**Task prompt:**
Please put the lines of the items between the line holding "In what sequence should" and the line holding "rocky slope (bbox(56, 22, 610, 223)) <", inclusive, into a numbered list, leaving out any blank lines.

**Provided material:**
________________

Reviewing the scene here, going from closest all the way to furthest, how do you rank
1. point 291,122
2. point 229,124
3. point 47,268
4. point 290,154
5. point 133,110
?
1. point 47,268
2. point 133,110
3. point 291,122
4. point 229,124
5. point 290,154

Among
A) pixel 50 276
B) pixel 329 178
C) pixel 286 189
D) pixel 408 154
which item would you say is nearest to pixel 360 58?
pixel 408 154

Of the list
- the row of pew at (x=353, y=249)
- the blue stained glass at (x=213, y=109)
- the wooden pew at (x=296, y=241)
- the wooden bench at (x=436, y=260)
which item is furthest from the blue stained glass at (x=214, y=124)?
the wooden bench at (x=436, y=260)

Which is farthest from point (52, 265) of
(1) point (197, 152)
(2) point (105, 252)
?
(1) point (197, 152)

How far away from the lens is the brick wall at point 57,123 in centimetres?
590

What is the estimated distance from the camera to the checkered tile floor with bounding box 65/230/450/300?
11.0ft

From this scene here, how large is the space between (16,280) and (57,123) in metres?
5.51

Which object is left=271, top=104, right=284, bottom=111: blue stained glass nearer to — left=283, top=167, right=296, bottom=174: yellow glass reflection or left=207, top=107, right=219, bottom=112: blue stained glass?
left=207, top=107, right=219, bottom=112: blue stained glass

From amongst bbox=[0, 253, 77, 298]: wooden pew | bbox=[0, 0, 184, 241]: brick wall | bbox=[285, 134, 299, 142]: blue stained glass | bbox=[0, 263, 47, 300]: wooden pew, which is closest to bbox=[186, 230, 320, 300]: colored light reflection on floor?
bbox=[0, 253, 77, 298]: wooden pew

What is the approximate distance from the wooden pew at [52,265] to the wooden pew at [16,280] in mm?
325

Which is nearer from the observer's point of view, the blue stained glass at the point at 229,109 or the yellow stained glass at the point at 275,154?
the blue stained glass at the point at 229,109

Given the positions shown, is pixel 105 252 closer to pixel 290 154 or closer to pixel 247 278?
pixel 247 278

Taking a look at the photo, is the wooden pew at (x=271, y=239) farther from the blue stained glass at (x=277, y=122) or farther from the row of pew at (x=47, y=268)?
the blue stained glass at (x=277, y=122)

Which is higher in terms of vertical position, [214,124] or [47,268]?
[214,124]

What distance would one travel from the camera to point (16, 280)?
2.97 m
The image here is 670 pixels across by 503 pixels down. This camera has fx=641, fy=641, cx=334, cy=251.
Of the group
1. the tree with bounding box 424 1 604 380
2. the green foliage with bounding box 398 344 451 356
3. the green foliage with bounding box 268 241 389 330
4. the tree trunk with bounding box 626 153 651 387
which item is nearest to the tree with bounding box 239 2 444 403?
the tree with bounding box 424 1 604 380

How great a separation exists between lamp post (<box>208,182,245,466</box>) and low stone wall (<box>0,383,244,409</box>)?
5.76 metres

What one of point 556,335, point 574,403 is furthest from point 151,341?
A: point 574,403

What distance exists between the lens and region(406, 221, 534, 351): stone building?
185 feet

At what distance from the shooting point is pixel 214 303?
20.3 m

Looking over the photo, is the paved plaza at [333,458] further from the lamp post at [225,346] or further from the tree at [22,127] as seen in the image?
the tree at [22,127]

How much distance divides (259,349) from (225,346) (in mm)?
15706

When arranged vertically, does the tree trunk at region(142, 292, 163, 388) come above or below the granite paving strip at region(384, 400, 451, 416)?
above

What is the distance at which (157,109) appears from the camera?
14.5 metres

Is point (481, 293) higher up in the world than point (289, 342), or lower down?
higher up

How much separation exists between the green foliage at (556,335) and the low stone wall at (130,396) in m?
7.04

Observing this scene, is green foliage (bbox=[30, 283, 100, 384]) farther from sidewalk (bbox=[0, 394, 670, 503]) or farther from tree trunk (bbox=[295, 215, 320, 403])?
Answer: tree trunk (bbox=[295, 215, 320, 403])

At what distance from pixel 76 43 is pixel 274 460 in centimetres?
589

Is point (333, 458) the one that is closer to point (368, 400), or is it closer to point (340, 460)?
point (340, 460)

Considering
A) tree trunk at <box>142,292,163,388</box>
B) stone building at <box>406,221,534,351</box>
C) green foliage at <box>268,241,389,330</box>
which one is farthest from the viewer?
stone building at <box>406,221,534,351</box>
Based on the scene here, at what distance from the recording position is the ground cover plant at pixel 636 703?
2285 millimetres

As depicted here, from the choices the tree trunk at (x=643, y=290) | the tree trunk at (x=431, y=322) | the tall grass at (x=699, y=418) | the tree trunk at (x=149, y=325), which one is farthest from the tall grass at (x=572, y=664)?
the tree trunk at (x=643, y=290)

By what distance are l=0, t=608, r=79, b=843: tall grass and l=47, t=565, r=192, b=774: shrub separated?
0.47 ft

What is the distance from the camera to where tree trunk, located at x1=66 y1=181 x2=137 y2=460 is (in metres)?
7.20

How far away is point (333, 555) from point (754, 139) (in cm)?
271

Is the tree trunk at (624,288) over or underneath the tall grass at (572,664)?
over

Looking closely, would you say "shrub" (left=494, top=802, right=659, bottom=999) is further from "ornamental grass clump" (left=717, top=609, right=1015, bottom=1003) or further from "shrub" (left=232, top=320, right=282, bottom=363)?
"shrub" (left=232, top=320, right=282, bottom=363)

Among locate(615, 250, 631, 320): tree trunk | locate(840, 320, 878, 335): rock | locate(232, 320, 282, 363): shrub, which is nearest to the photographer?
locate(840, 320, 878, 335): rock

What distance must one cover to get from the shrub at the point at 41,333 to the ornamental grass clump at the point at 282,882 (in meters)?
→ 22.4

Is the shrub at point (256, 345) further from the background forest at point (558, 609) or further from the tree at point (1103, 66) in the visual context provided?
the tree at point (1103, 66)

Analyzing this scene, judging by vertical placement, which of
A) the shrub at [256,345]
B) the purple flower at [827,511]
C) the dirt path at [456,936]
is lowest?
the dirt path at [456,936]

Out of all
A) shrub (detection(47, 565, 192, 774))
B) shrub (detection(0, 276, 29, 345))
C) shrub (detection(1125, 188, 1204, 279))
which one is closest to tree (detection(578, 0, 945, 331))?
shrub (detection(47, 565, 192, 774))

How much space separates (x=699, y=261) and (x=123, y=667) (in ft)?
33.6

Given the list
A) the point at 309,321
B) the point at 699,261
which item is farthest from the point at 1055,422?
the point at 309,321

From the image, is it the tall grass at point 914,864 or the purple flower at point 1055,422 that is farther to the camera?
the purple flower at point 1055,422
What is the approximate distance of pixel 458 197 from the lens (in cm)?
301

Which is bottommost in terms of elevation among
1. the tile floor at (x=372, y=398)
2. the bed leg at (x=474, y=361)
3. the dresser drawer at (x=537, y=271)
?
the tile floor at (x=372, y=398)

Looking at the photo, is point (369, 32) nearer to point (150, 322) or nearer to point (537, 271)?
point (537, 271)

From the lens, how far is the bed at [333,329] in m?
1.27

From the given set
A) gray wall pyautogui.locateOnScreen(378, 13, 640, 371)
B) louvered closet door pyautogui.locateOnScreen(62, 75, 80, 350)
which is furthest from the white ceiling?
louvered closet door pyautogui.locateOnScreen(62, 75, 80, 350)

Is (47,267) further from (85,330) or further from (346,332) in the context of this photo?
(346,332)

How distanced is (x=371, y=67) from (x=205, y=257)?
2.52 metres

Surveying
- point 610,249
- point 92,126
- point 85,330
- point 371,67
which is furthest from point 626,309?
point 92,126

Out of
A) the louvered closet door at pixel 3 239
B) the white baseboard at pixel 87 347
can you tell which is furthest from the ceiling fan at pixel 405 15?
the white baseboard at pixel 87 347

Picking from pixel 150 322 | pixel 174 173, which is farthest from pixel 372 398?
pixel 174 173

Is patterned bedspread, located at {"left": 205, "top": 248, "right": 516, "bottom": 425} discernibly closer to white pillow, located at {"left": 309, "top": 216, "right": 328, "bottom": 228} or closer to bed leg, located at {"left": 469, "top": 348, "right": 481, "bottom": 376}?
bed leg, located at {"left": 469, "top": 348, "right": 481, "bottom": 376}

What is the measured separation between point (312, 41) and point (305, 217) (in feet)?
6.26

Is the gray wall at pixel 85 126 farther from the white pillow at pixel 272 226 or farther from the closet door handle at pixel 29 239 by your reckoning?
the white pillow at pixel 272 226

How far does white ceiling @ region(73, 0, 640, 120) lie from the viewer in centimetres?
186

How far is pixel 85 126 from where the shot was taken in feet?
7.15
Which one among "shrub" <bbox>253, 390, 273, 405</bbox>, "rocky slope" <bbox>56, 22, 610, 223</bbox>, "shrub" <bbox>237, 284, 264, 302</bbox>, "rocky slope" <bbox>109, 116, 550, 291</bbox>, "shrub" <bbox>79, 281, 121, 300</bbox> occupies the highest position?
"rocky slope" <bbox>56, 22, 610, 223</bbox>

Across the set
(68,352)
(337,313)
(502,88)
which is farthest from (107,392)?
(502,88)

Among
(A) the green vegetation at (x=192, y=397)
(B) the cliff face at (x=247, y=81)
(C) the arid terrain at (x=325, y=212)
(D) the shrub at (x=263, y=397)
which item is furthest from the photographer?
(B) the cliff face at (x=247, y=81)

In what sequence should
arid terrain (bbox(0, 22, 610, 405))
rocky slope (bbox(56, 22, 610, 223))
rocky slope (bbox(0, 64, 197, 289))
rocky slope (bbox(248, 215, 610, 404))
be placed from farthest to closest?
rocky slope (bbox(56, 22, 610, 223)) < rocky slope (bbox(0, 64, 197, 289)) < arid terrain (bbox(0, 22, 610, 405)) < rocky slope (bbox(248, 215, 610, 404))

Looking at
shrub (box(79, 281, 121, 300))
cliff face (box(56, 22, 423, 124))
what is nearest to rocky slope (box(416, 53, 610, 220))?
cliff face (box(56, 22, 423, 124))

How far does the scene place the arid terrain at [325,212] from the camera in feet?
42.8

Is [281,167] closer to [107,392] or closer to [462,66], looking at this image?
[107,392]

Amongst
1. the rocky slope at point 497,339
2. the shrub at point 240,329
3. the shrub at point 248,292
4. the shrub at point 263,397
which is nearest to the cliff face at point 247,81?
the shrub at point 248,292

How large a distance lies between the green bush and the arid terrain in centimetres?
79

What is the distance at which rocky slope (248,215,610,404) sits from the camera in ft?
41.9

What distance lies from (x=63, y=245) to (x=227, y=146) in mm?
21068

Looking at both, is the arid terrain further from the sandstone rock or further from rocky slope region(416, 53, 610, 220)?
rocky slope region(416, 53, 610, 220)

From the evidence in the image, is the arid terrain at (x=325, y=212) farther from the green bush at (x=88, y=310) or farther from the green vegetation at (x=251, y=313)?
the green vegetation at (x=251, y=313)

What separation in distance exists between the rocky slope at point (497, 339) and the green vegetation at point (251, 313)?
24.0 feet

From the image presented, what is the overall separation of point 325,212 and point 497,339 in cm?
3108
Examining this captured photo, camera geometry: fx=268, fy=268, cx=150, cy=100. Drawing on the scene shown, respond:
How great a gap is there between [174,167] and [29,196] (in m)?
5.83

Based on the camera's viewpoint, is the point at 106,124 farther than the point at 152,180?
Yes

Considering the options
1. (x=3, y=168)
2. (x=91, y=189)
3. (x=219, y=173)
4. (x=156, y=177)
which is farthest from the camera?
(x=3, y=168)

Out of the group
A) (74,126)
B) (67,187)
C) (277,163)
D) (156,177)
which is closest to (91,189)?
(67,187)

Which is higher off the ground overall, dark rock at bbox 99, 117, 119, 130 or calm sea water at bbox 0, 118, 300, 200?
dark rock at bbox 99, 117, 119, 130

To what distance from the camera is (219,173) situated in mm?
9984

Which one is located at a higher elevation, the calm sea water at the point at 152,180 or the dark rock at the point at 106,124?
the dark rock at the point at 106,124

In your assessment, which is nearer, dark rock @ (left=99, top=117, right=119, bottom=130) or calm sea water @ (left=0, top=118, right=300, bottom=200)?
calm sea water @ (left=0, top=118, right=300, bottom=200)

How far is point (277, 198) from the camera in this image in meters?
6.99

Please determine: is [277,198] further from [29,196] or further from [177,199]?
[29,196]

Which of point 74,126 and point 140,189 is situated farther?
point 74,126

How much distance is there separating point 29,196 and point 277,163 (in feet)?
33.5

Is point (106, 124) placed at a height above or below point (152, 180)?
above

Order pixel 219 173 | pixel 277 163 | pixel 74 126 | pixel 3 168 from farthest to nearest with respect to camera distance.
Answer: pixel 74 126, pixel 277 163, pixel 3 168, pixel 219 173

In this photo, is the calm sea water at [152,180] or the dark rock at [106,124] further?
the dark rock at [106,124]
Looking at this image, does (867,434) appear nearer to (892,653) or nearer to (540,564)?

________________

**Exercise result:**
1. In what sequence should
2. arid terrain (bbox(0, 22, 610, 405))
3. rocky slope (bbox(56, 22, 610, 223))
4. rocky slope (bbox(0, 64, 197, 289))
5. rocky slope (bbox(248, 215, 610, 404))
6. be placed from farthest to closest?
7. rocky slope (bbox(56, 22, 610, 223)) < rocky slope (bbox(0, 64, 197, 289)) < arid terrain (bbox(0, 22, 610, 405)) < rocky slope (bbox(248, 215, 610, 404))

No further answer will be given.